--- DATA UNDER STUDY ---

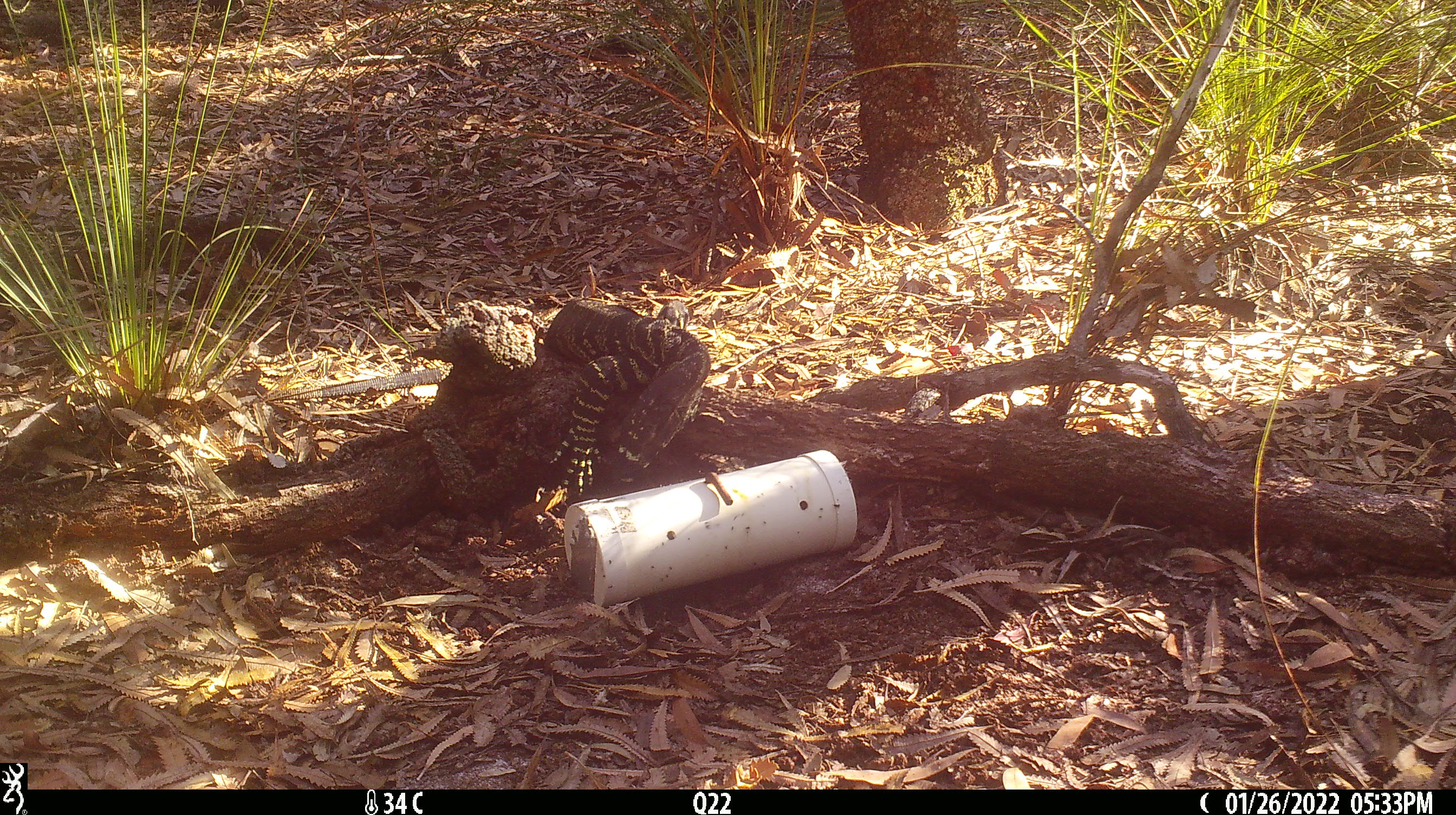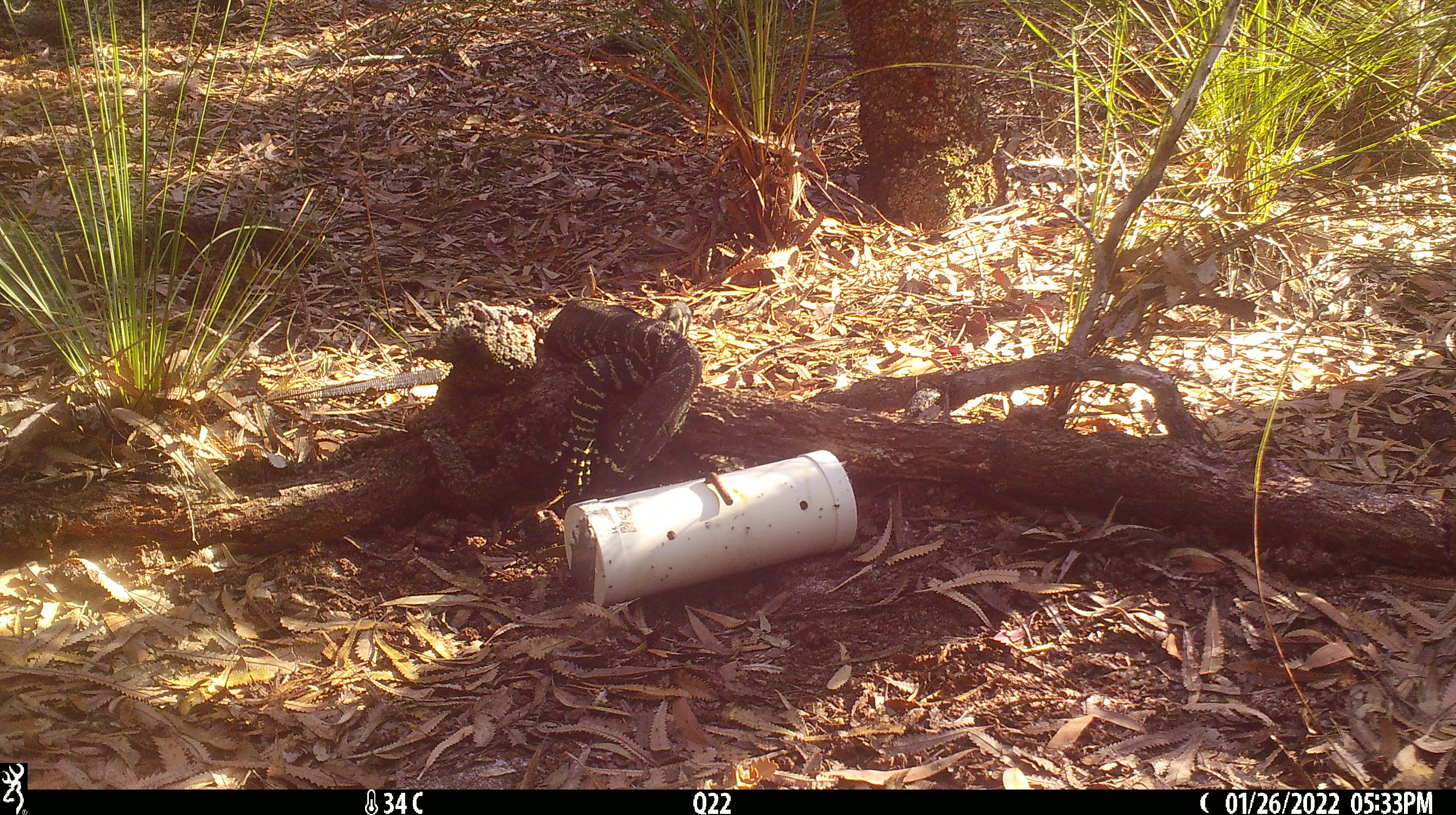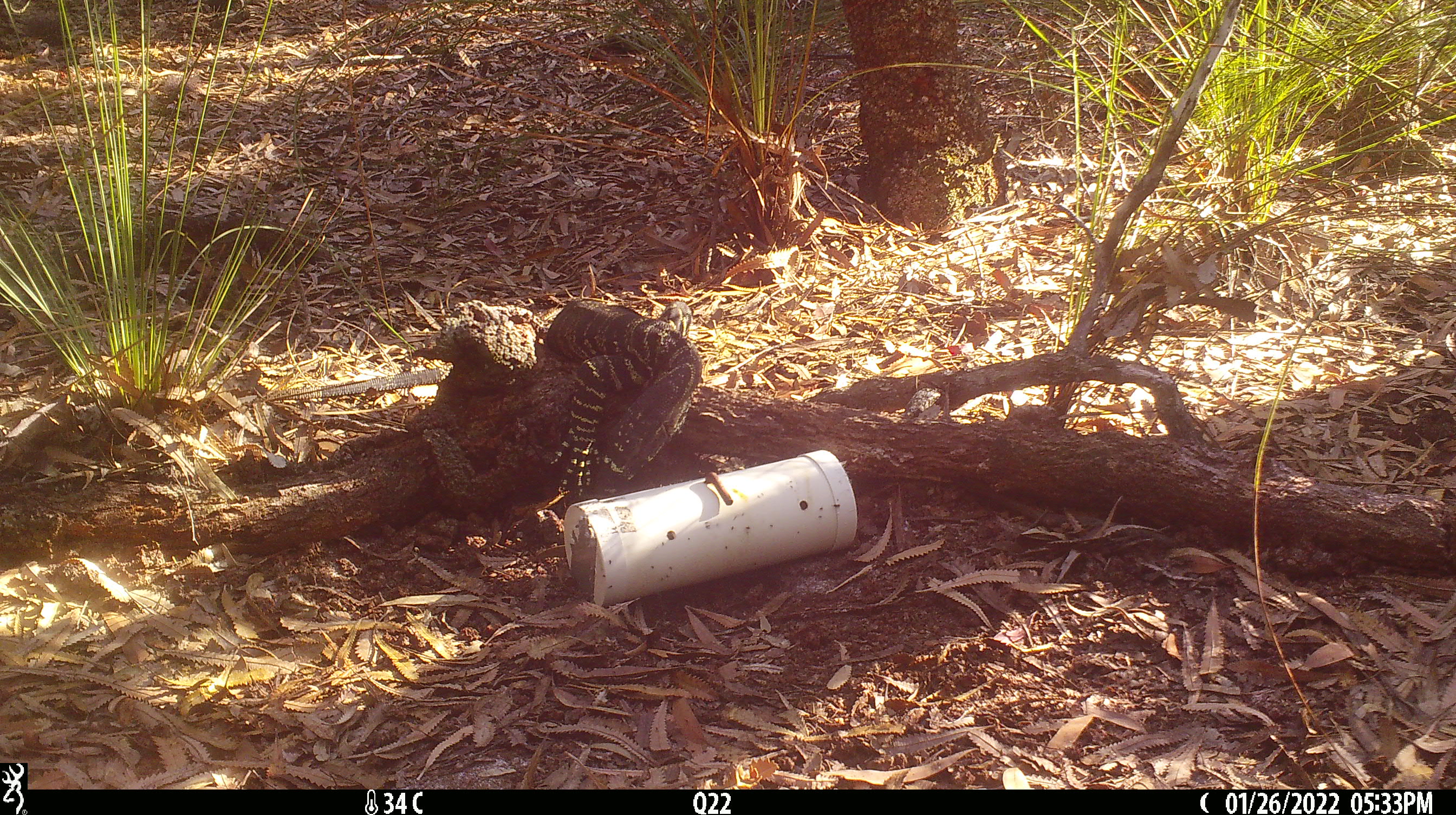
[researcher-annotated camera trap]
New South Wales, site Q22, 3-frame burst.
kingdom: Animalia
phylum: Chordata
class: Reptilia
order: Squamata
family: Varanidae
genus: Varanus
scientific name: Varanus varius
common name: lace monitor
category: goanna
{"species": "goanna (lace monitor) (Varanus varius)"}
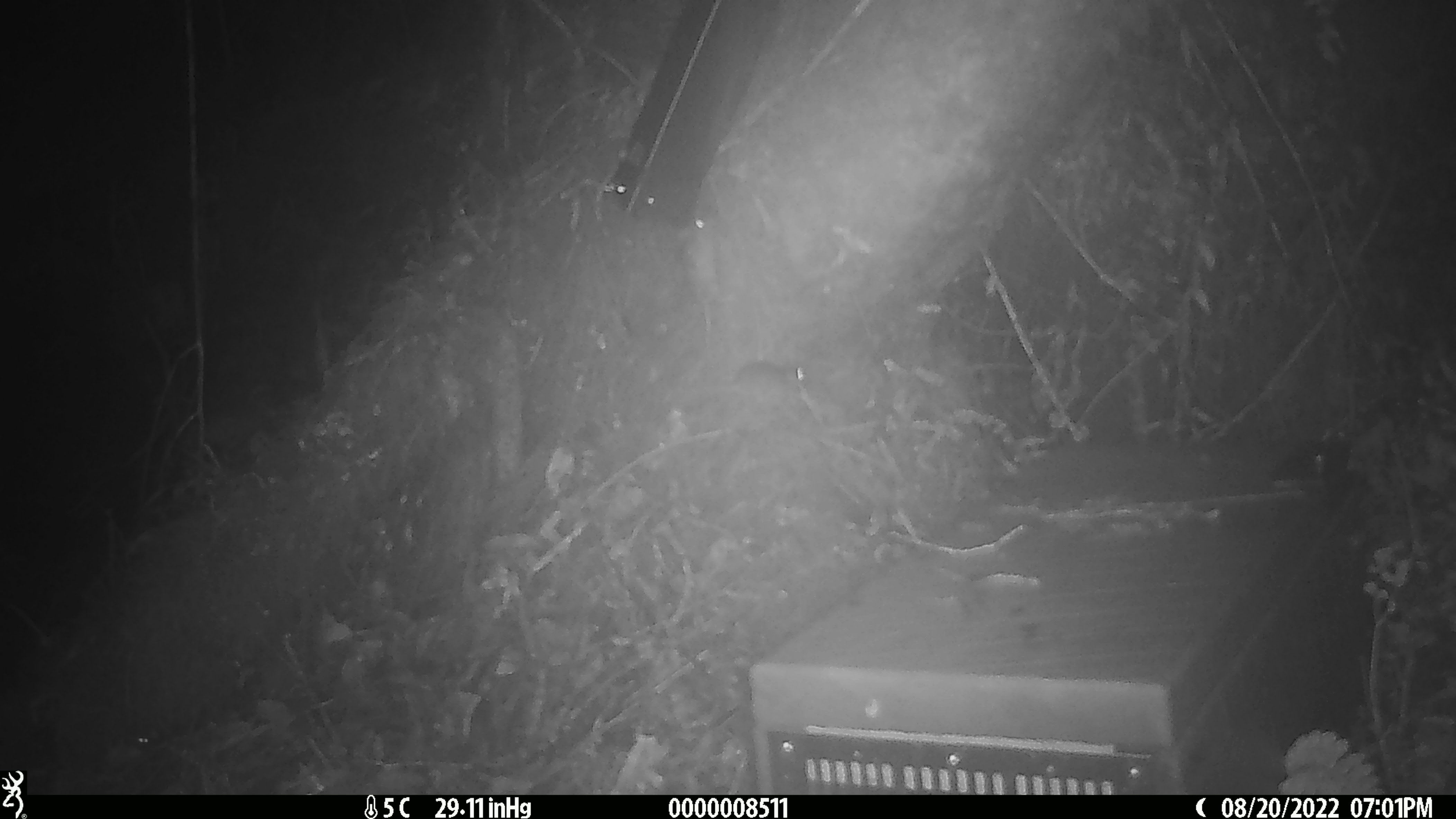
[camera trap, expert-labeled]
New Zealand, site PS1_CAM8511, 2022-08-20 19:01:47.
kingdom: Animalia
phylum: Chordata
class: Mammalia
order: Rodentia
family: Muridae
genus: Mus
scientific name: Mus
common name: mouse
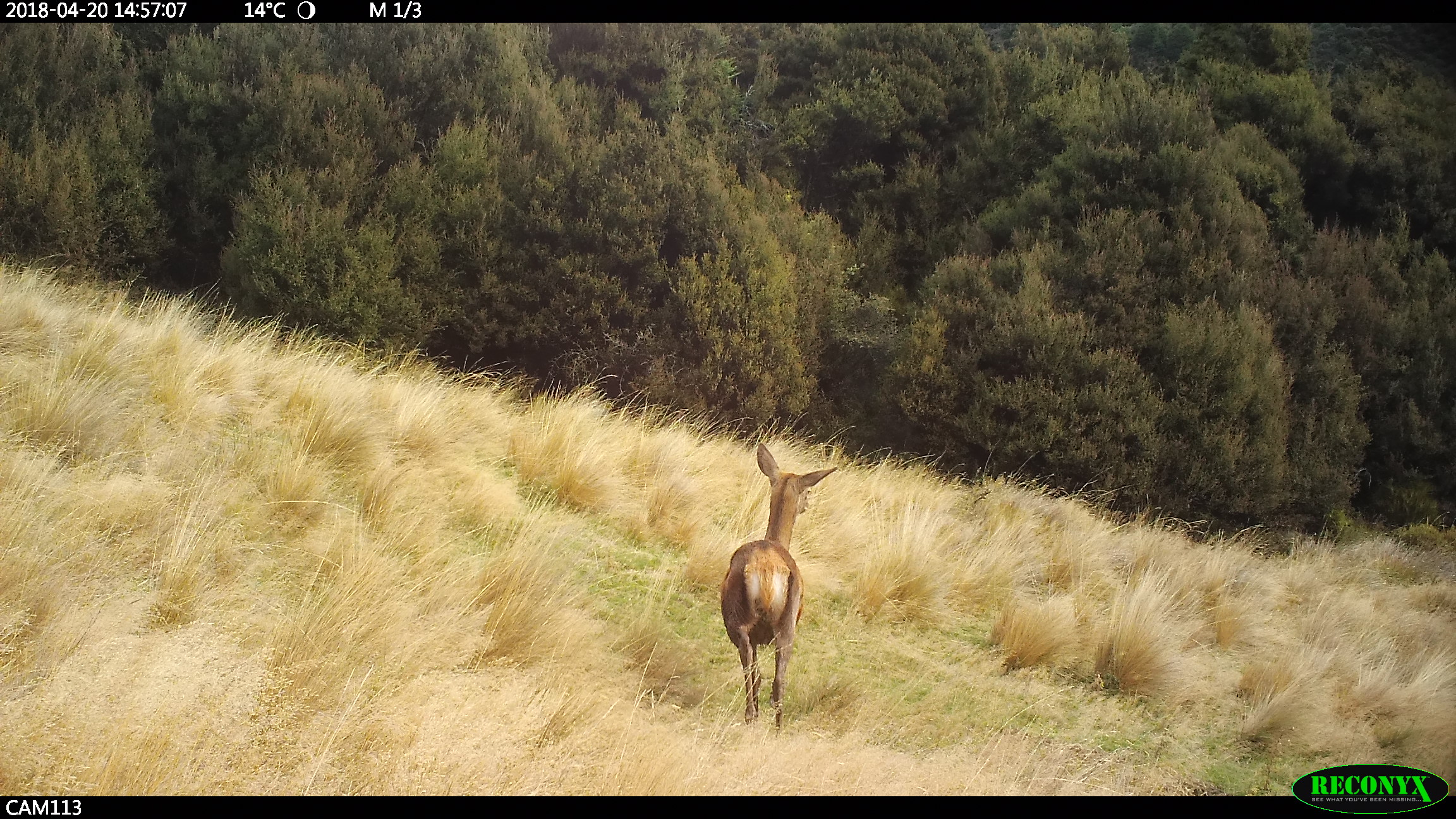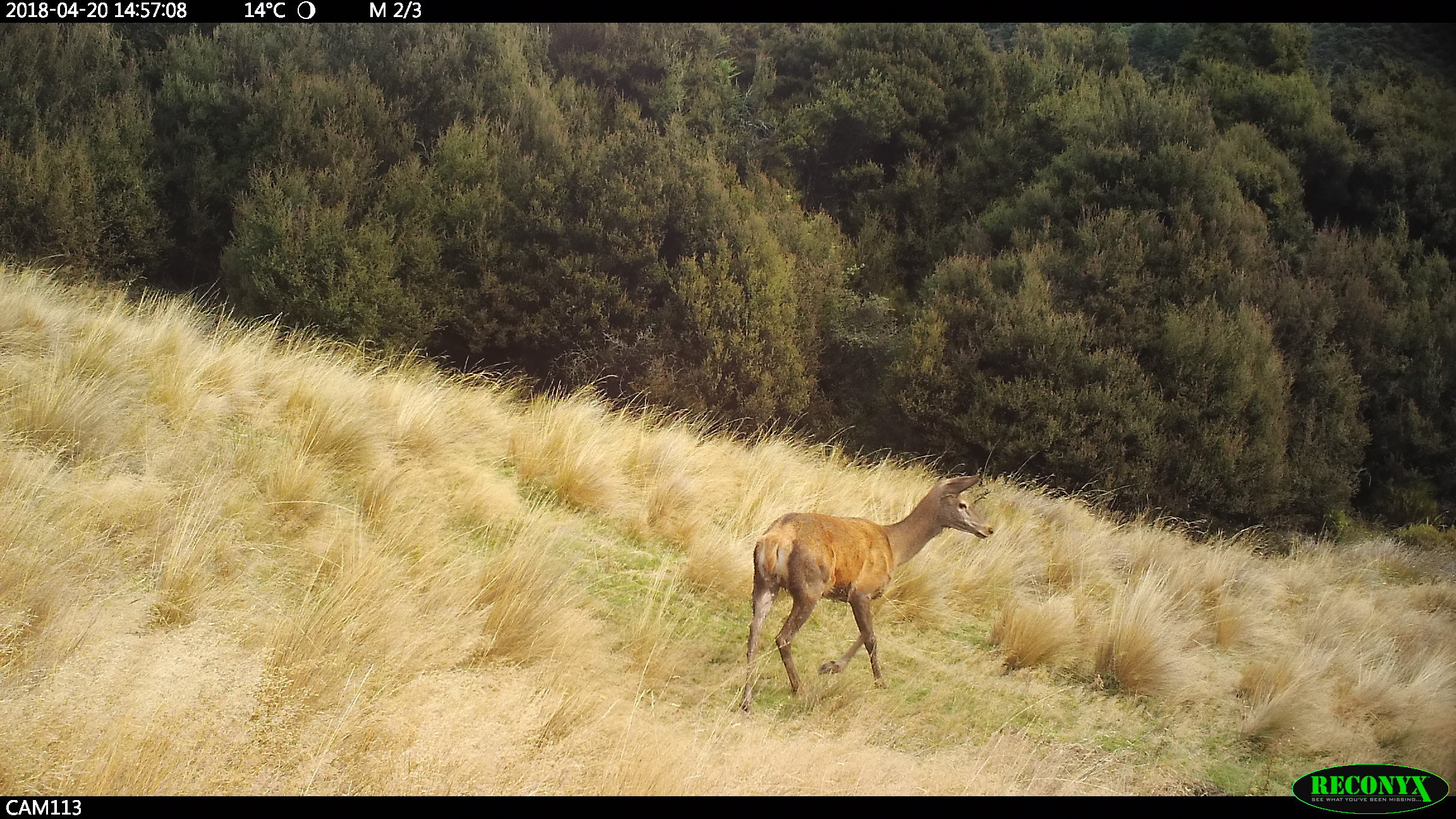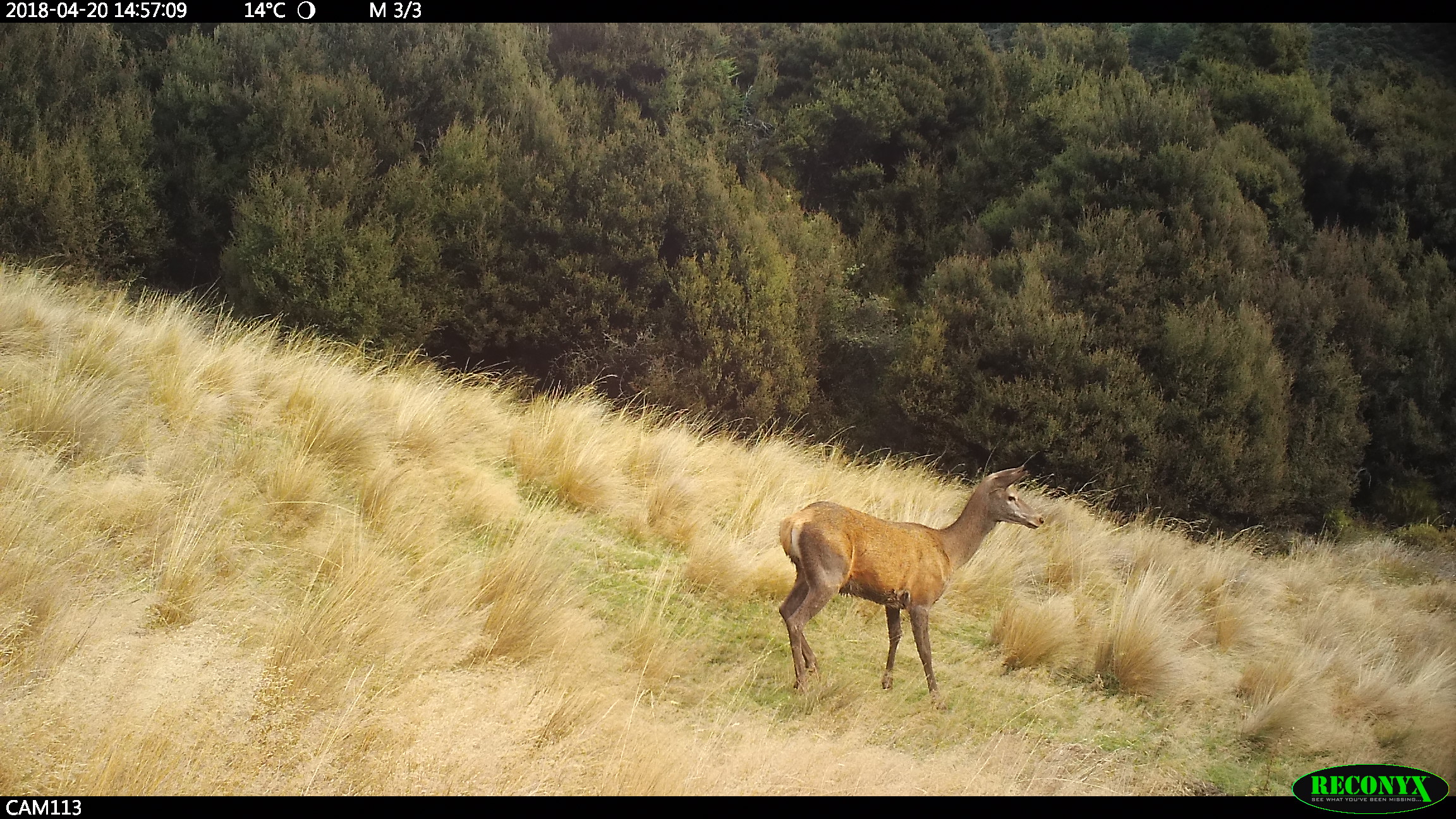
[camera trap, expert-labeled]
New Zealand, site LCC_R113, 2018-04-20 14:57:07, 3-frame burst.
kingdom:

---

WHAT THE TASK ASKS: Only the pictures are to be omitted; the records above must otherwise be reproduced exactly.

PROBLEM SOLUTION:
[researcher-annotated camera trap]
New South Wales, site Q22, 3-frame burst.
kingdom: Animalia
phylum: Chordata
class: Reptilia
order: Squamata
family: Varanidae
genus: Varanus
scientific name: Varanus varius
common name: lace monitor
category: goanna
{"species": "goanna (lace monitor) (Varanus varius)"}
[camera trap, expert-labeled]
New Zealand, site PS1_CAM8511, 2022-08-20 19:01:47.
kingdom: Animalia
phylum: Chordata
class: Mammalia
order: Rodentia
family: Muridae
genus: Mus
scientific name: Mus
common name: mouse
[camera trap, expert-labeled]
New Zealand, site LCC_R113, 2018-04-20 14:57:07, 3-frame burst.
kingdom:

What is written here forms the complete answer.